In terms of employment, the number of workers in the lake's fishing industry has increased continuously since 1991, and especially since 2001. The number of households employed in fishing increased from 287 in 1991 to 1,164 in 2009. The amount of fishing boats on the lake was 1,623 in 1984, 115 in 1999, 425 in 2001, and 510 in 2002.

== Water usage ==
About 45,000 hectares of farmland are irrigated using waters from Lake Eğirdir. Water is also extracted for drinking water and electricity generation, although in the 2000s this has decreased relative to the increasing agricultural demand. The lake provides drinking water to the city of Isparta.

== Geology ==
Lake Eğirdir forms part of the Eğirdir-Kovada graben, a north–south depression that also includes Lake Kovada. Two distinct stages of geological deposits are visible on dry land. Deposits from the first stage are exposed above ground in the Yeşilköy area; this is called the Yeşilköy Formation. This may have been deposited by the prehistoric Gölcük Volcano, 50 km to the southwest near the city of Isparta.
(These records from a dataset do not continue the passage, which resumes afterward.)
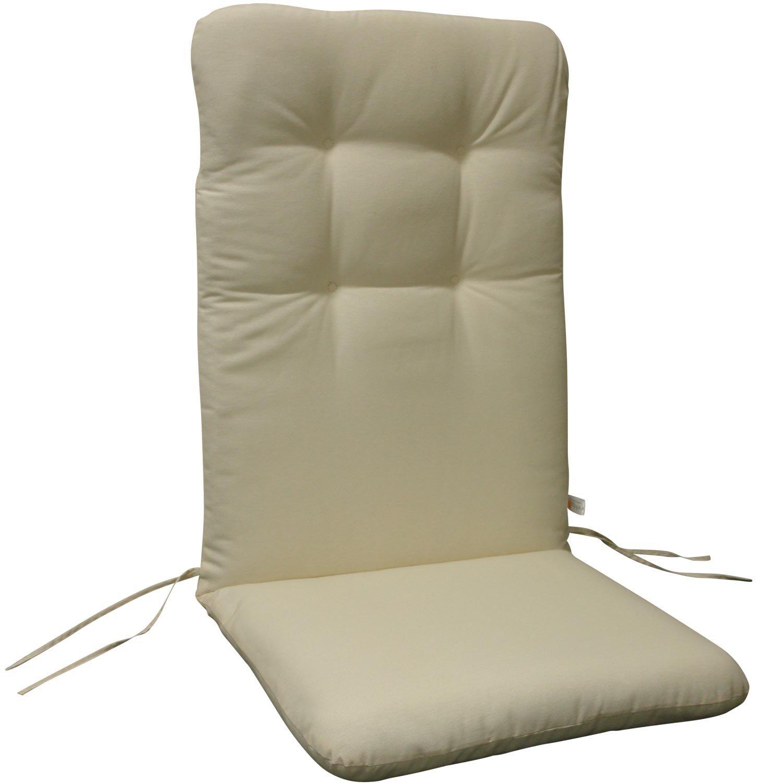 indoba® IND-70403-AUHL-6 - Serie Relax - Gartenstuhl Auflagen - Hochlehner, Beige - 6 Stück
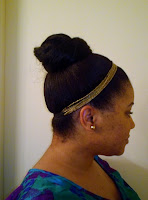 Bun for Medium Length Hair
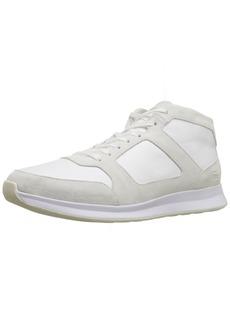 Lacoste Men's Joggeur Mid 316 1 Cam Fashion Sneaker   M US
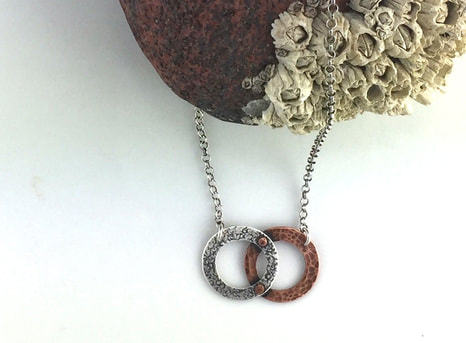 Union Necklace, silver and copper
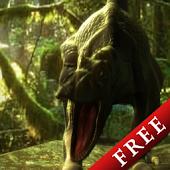 Velociraptor Trial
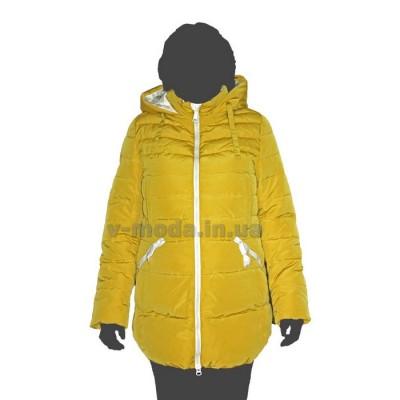 Куртка женская CLASNA 14D-119 желтая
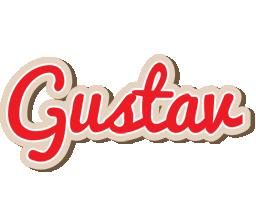 Gustav chocolate logo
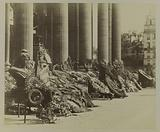 View of wreaths of flowers on the steps of the Pantheon, 2 June 1885, the day after the funeral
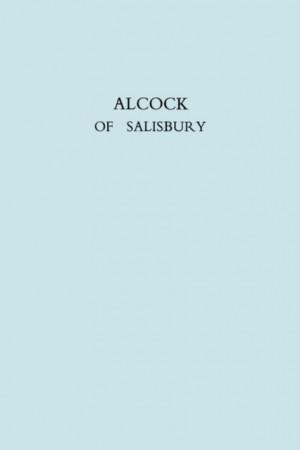 Alcock of Salisbury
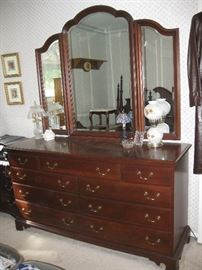 Durham Brand Dresser with Triple Mirror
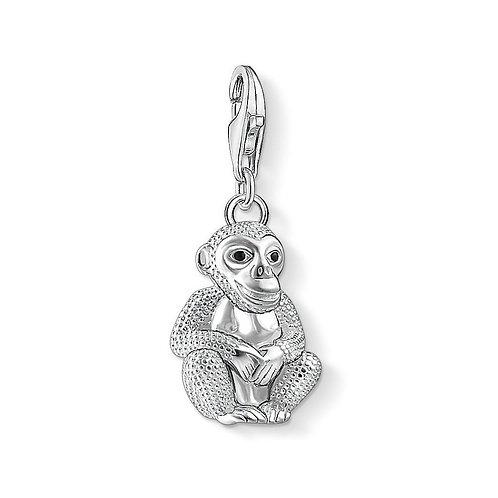Thomas Sabo 1293-007-11 Enamel Monkey Silver Charm 3321293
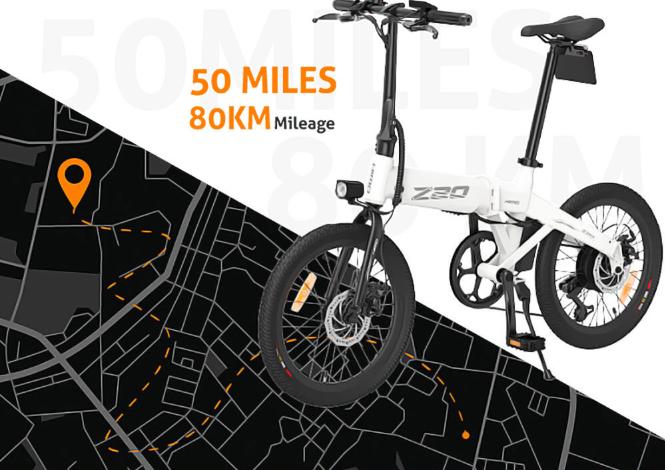 Kapható a HIMO legújabb elektromos bringája 7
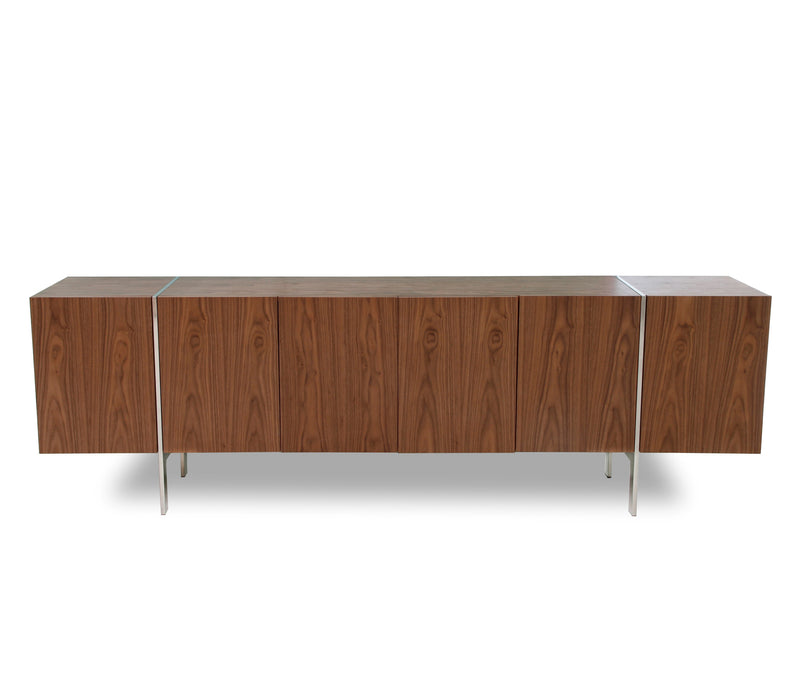 Struttura Buffet Large, walnut veneer, adjustable shelves, polished stainless steel legs.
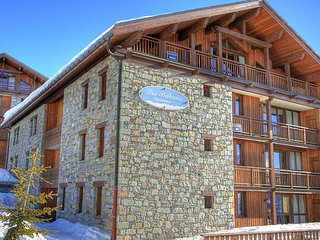 Big apartment in the French-Italian ski resort San Bernardo
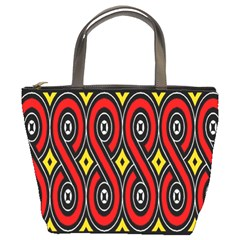 Toraja Traditional Art Pattern Bucket Bags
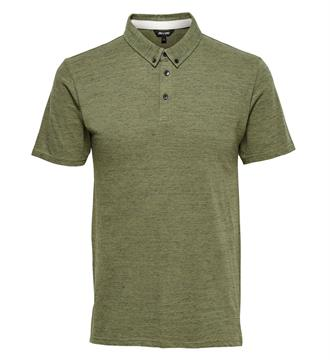 Only and Sons Polo's Groen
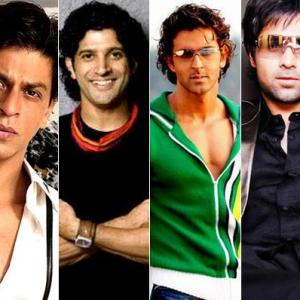 Just How Educated Are These Bollywood Actors?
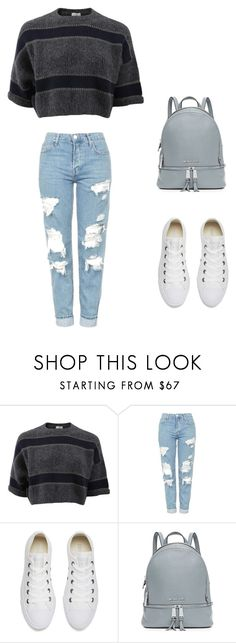 """Gray Stripes"" by claralichti ❤ liked on Polyvore featuring Brunello Cucinelli, Topshop, Converse and MICHAEL Michael Kors"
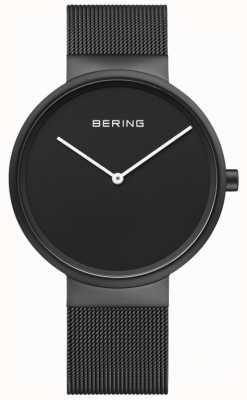 Bering Zwarte wijde zwarte ip-coated mesh armband voor heren 14539-122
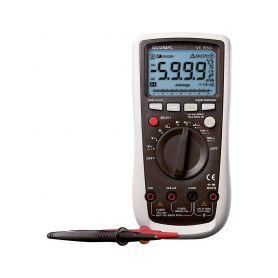 VOLTCRAFT 124601 Digitální multimetr VC-830 Multimetry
The second phase is recent alluvial sedimentary deposits from Quaternary times, especially visible in areas around Eğirdir and Barla as well as around Lake Kovada.

This region is very seismically active; for example, in March 2007, a magnitude 5.1 earthquake happened on the lake's eastern shore, along the Esinyurt Fault; it was followed by 93 smaller aftershocks over a period of 4 days.